## What is being asked
Decide whether each statement below agrees with the article on taking over a legacy codebase. Answer yes or no for each, and quote the deciding words of the article. 1. The author had no prior experience with the code base before becoming team lead. 2. The code base lacked tests entirely. 3. The author has already read the book by Michael C. Feathers.

Taking Over a Legacy Codebase
Earlier this year a client of ours decided to make us their sole software development provider and I became the lead of that team.
Unfortunately, the code base was not in a good state (that’s what we in the business call an understatement), and that was causing a lot of problems. I had been working in parts of this code base for a few years, but now that I was running the entire team, I finally had the chance to address the root of the problem, rather than just putting in patches on top of patches.
“To me, legacy code is simply code without tests.”
– Michael C. Feathers, Working Effectively with Legacy Code
This is a fairly well-known quote describing what might be considered “legacy” code, from a book that I should probably even read one of these days. Unfortunately there are a lot more things that can go wrong with a code base than just not having tests, though.
The code base we were taking over had a lot of issues:
- Bugs being reported regularly
- No tests of any kind
- Very little documentation
- Many disparate frameworks and languages being used
- Severely outdated frameworks and platforms in some places
Now, as a developer, I would love to have as much time as I needed to fix all these issues. As it turns out though, this was like, a real business, and they tell me real businesses have existing clients with real needs and stuff, who knew.
So I was left trying to strike a balance between meeting immediate needs and addressing some of the bigger issues that were slowing down development. This is the story of how we approached the situation.
#1. Make Management Aware
Step one was to make management aware of the situation. This is a delicate topic, because you don’t want to come across as claiming everyone at the company involved with the software has done a terrible job, or that all your predecessors were terrible developers (even if that’s true!).

## Dataset rows
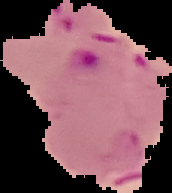

Summary:
  - Image size: 172×193 pixels
  - Result: malaria parasites detected
  - Preparation: thin blood smear
  - Image type: segmented cell region on a black background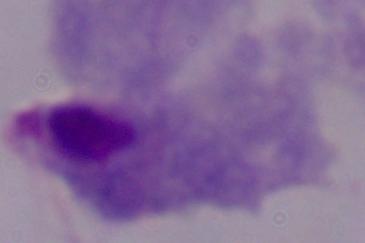

magnification = 1000x
modality = photomicrograph
identification = trichomonad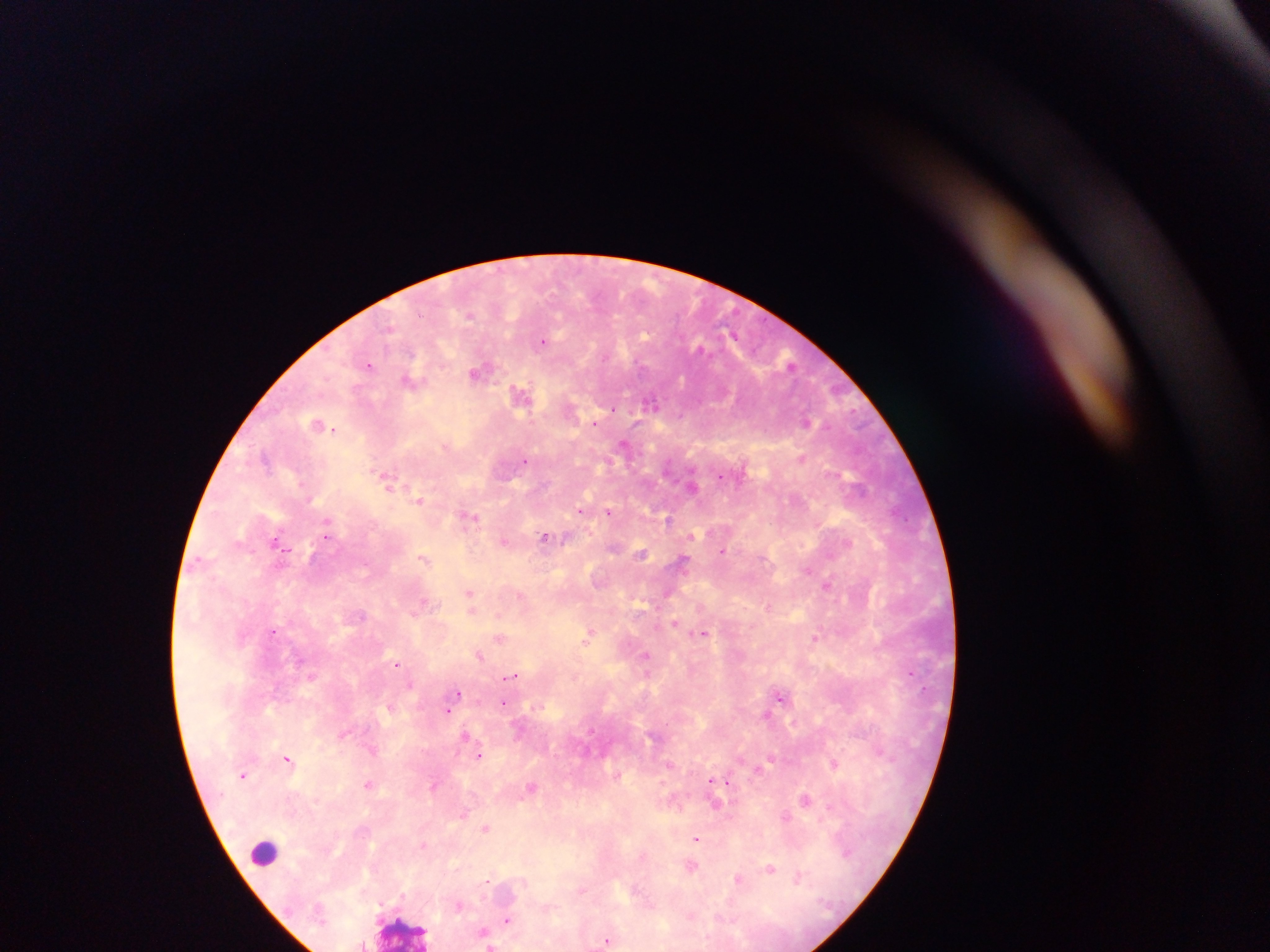

{
  "image_size": "1270×952 pixels",
  "preparation": "thick blood film",
  "plasmodium_parasite_locations": "approximate centers as {x, y} in pixels: {422, 314}, {470, 316}, {645, 334}, {543, 343}, {369, 365}, {477, 372}, {520, 392}, {651, 401}, {611, 407}, {808, 422}, {334, 430}, {624, 441}, {802, 457}, {526, 463}, {720, 476}, {849, 478}, {388, 481}, {419, 500}, {583, 509}, {609, 511}, {469, 517}, {667, 517}, {327, 522}, {545, 537}, {847, 543}, {276, 544}, {287, 550}, {725, 551}, {311, 554}, {642, 554}, {424, 559}, {684, 561}, {828, 582}, {469, 591}, {521, 596}, {423, 600}, {471, 609}, {498, 613}, {363, 615}, {676, 622}, {274, 630}, {705, 632}, {589, 636}, {816, 636}, {500, 637}, {644, 653}, {480, 655}, {397, 662}, {909, 672}, {511, 676}, {458, 692}, {783, 697}, {503, 703}, {448, 710}, {465, 734}, {344, 735}, {480, 754}, {287, 758}, {772, 760}, {834, 765}, {243, 775}, {722, 780}, {712, 781}, {369, 783}, {432, 786}, {531, 786}, {808, 798}, {829, 805}, {462, 813}, {786, 815}, {486, 829}, {696, 837}, {423, 846}, {692, 867}, {771, 867}, {800, 875}, {738, 879}, {525, 883}, {582, 892}, {458, 905}, {690, 915}, {506, 918}, {482, 931}, {606, 941}, {491, 944}",
  "field_of_view": "single",
  "capture": "mobile-phone photograph through a microscope",
  "country": "Ghana",
  "leukocyte_locations": "approximate centers as {x, y} in pixels: {267, 857}, {400, 932}"
}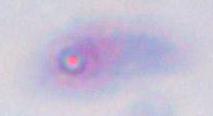
Summary:
  - Magnification: 1000x
  - Identification: Toxoplasma gondii
  - Modality: photomicrograph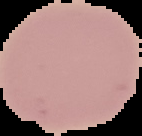
Summary:
  - Image size: 142×136 pixels
  - Preparation: thin blood film
  - Malaria status: uninfected
  - Image type: segmented cell region on a black backgroundName the parasite shown.
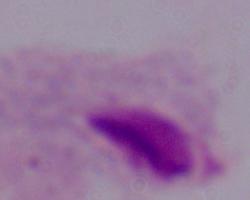
A trichomonad.

Micrograph. Captured at 1000x magnification.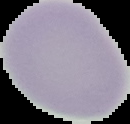

Malaria status: uninfected. Segmented cell region on a black background. From a thin blood smear. Image is 130×124 pixels.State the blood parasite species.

## Reply
1. No: "I had been working in parts of this code base for a few years"
2. Yes: "No tests of any kind"
3. No: "from a book that I should probably even read one of these days"